The Decision Under Review
[8]
The
Board denied the request for an adjournment on the grounds that the applicant
had more than two months to obtain counsel and in approaching only two lawyers,
did not demonstrate a serious effort to proceed on the day of the hearing. The
Board also found that granting the request would unreasonably delay adjudication
of the applicant’s claim.
[9]
It
was only after the Board rejected the request for an adjournment that the
applicant conceded that his PIF was almost entirely untruthful, based as it was
on the applicant’s false identity as a Rwandan. It contained false information
with respect to the applicant’s place of birth, nationality, ethnicity, first
language, his alleged employment and education in Rwanda and false
information regarding his arrest and detention by Rwandan authorities.
[10]
The
Board concluded that the applicant was still a permanent resident of the U.S.
and, in consequence, was excluded from the refugee protection process by virtue
of section 98 of the IRPA, which incorporates Article 1E of the United
Nations’ Convention Relating to the Status of Refugees, [1969] Can
TS No 6 (the Convention) into Canadian law. In reaching this conclusion,
the Board relied on the applicant’s U.S. Refugee Travel Document which
identified him as a U.S. permanent resident, valid until January 31,
2016, and his U.S. permanent
resident card. The applicant testified that these were both genuine documents
and that he had relied on them to gain admission as a temporary resident in
Canada at Toronto’s Pearson International
Airport in 2008.
The Board asked the applicant whether he had any evidence that a deportation
order had been issued against him. The applicant replied that he had no such
evidence. The Board concluded that the applicant held permanent resident
status in the U.S.
[11]
The
Board’s finding that the applicant was a permanent resident of the U.S. and
thus precluded from refugee protection in Canada was
sufficient to dispose of the matter before it. Nevertheless, the Board continued
and examined the substance of the applicant’s claim. The Board found that the
applicant had not established his identity as a Ugandan citizen and that, in
any event, there was no credible basis to his claim of risk of persecution.
[12]
The
applicant did not provide any evidence to corroborate either his identity as a Ugandan
citizen or the persecution he alleged he faced in Uganda. The Board
concluded that the only evidence on the issue of persecution was the
applicant’s uncorroborated testimony, which was lacking in meaningful precision
or detail.
[13]
The
Board gave no weight to the applicant’s testimony about his identity or the events
said to give rise to his persecution in Uganda. The Board
noted that the applicant had misrepresented his identity in both Canada and the U.S. for a period
of 10 years and, up until the June 23, 2010 disclosure by the Minister and the
denial of the adjournment, seemed prepared to continue to do so. The Board
noted that the applicant’s “change of heart appears to have come about only
subsequent to the disclosure of the Minister of June 23, 2010”. As the applicant
did not introduce any evidence to prove his identity or nationality as a
Ugandan, the Board also concluded that the applicant had not discharged his
burden of establishing his identity.
The Issues
[14]
As
noted, the crux of the applicant’s argument is that the Board erred by refusing
to grant his request for an adjournment to obtain counsel. Issues of
procedural fairness are to be reviewed on a correctness standard, but whether
the Board erred in its assessment of the evidence of the risk of persecution,
the applicant’s identity is reviewed on a reasonableness standard.

→ Given records
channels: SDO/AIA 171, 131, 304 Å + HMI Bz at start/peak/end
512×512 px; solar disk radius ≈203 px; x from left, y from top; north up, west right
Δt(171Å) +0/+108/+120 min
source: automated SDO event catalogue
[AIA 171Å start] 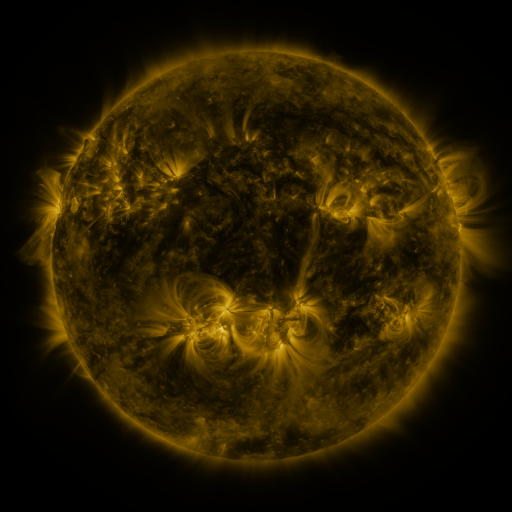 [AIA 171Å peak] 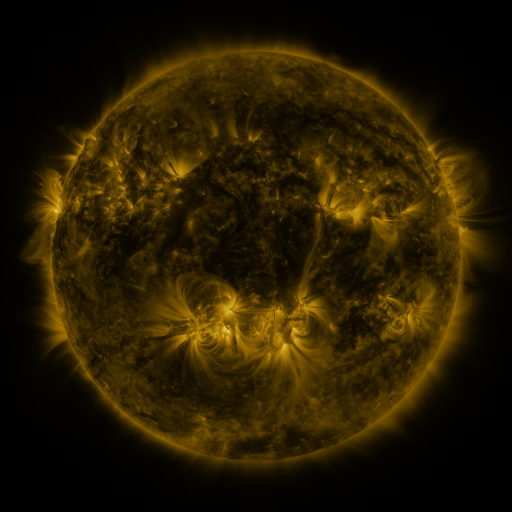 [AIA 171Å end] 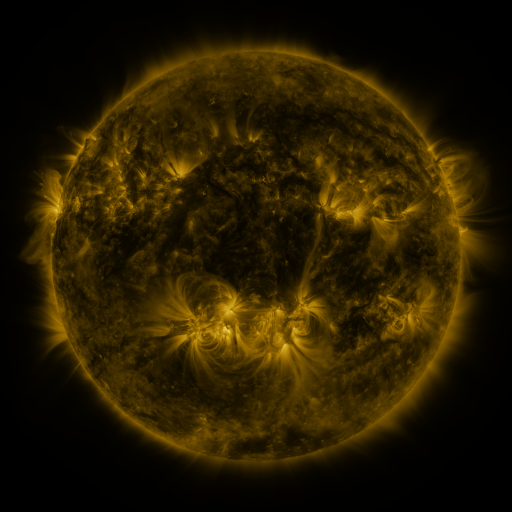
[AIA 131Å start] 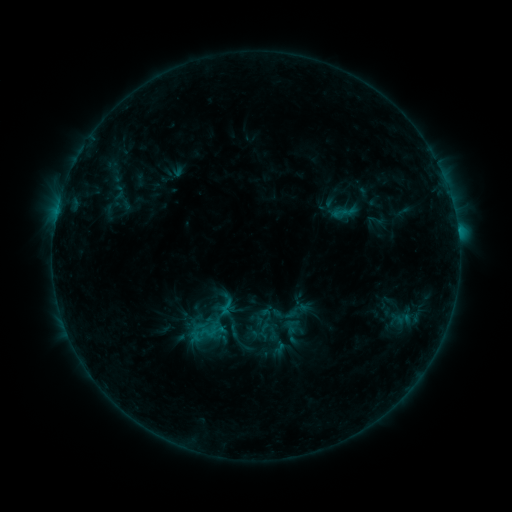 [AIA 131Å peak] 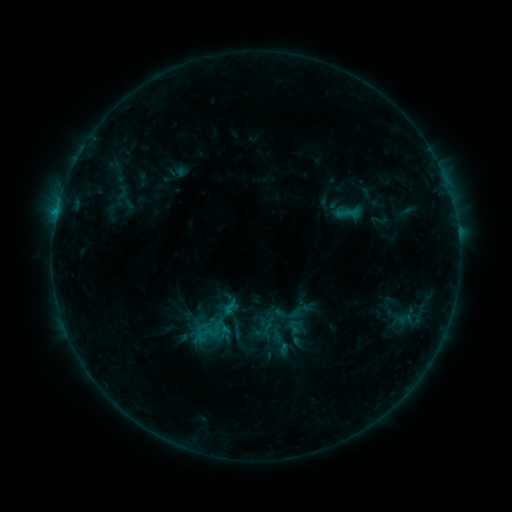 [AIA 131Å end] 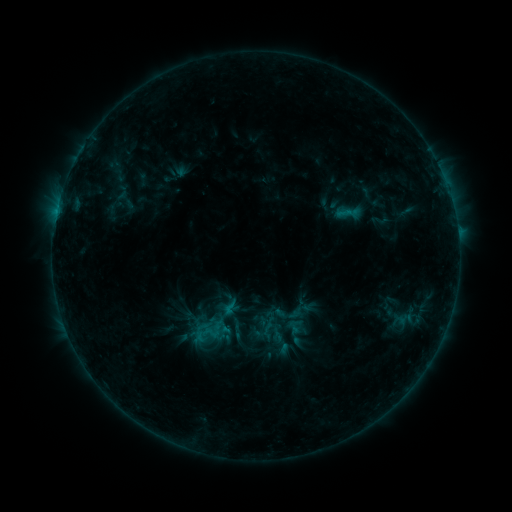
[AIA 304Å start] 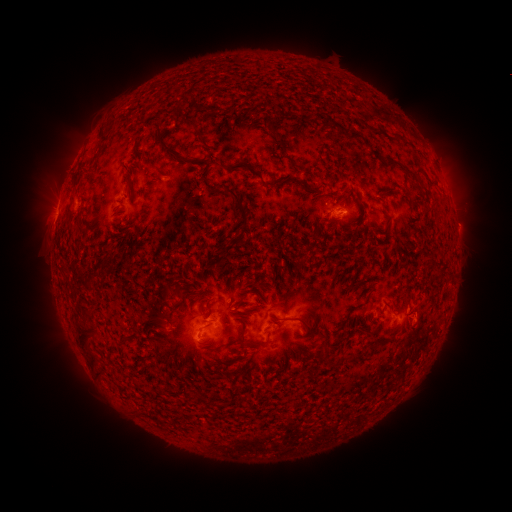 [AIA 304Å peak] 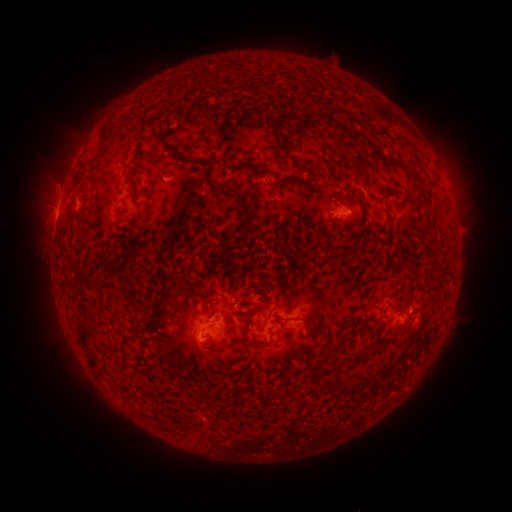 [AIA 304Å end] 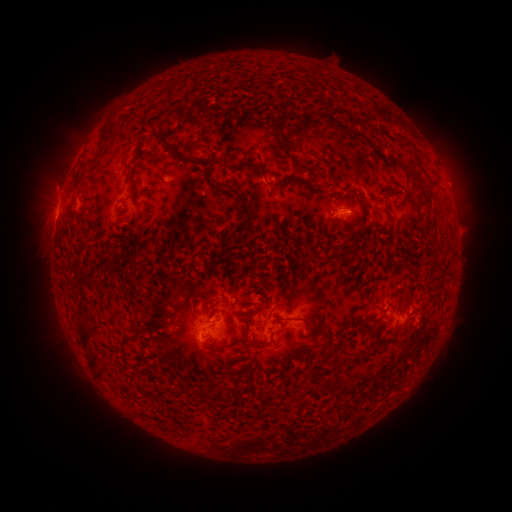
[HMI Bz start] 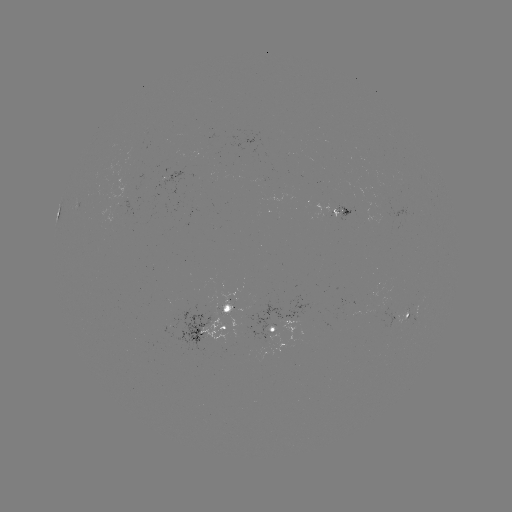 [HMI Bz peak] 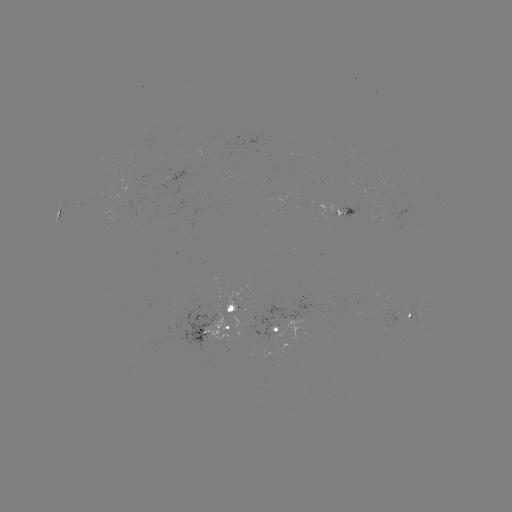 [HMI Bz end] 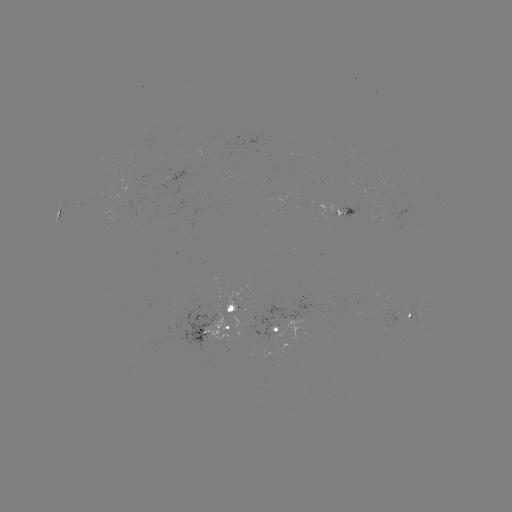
* * *
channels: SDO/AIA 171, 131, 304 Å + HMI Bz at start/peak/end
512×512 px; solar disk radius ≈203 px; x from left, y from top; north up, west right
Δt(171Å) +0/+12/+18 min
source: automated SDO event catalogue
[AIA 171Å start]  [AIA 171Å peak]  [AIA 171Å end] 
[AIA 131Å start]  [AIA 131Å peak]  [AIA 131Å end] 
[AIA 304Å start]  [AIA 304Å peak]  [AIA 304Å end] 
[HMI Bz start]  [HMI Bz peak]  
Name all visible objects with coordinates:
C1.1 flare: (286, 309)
--
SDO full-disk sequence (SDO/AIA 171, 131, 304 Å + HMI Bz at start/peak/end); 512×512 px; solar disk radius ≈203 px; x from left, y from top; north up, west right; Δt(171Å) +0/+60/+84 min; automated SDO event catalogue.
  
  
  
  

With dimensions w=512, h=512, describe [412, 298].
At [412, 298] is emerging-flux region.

→ Written exercise A
In the court decision on the refugee claim, until what date was the applicant's U.S. Refugee Travel Document valid?
→ Written exercise B
Pick up the court decision on the refugee claim after its last sentence and write what comes next.

→ Exercise result A
January 31, 2016.

→ Exercise result B
Misconduct Disentitling
the Applicant to Relief
[15]
The
remedies of certiorari, mandamus prohibition, quo warranto
are, in origin and substance, extraordinary and discretionary. They are
extraordinary in that the decision of the tribunal, board or individual
lawfully mandated to make the decision is set aside by the Court. They are discretionary
in that the right to anyone of them may be denied for reasons including
prematurity, mootness, waiver, impermissible collateral attack,
conduct, the existence of an alternate remedy, or on the basis of a
broader assessment of the balance of convenience between the parties. This common
law principle is reflected in section 18.1(3) of the Federal Courts Act (RSC,
1985, c F-7) which provides that the Court may, on application,
grant relief. The Supreme Court of Canada has observed that “[t]he use of
permissive, as opposed to mandatory, language in s. 18.1(3) preserves the
traditionally discretionary nature of judicial review”: Canadian Pacific Ltd
v Matsqui Indian Band, [1995] 1 S.C.R. 3, para 31. In Mining Watch Canada
v Canada (Fisheries
and Oceans), 2010 SCC 2, [2010] 1 S.C.R. 6 at para 52 the Supreme Court of
Canada affirmed
that:
…the fact that an appellant would
otherwise be entitled to a remedy does not alter the fact that the court has
the power to exercise its discretion not to grant such a remedy, or at least
not the entire remedy sought. However, because such discretionary power may
make inroads upon the rule of law, it must be exercised with the greatest care.
[16]
More
recently, the Court of Appeal reviewed the long antecedence of this principle
in Canadian jurisprudence in Canada (Border Services
Agency) v C.B. Powell Limited, 2010 FCA 61.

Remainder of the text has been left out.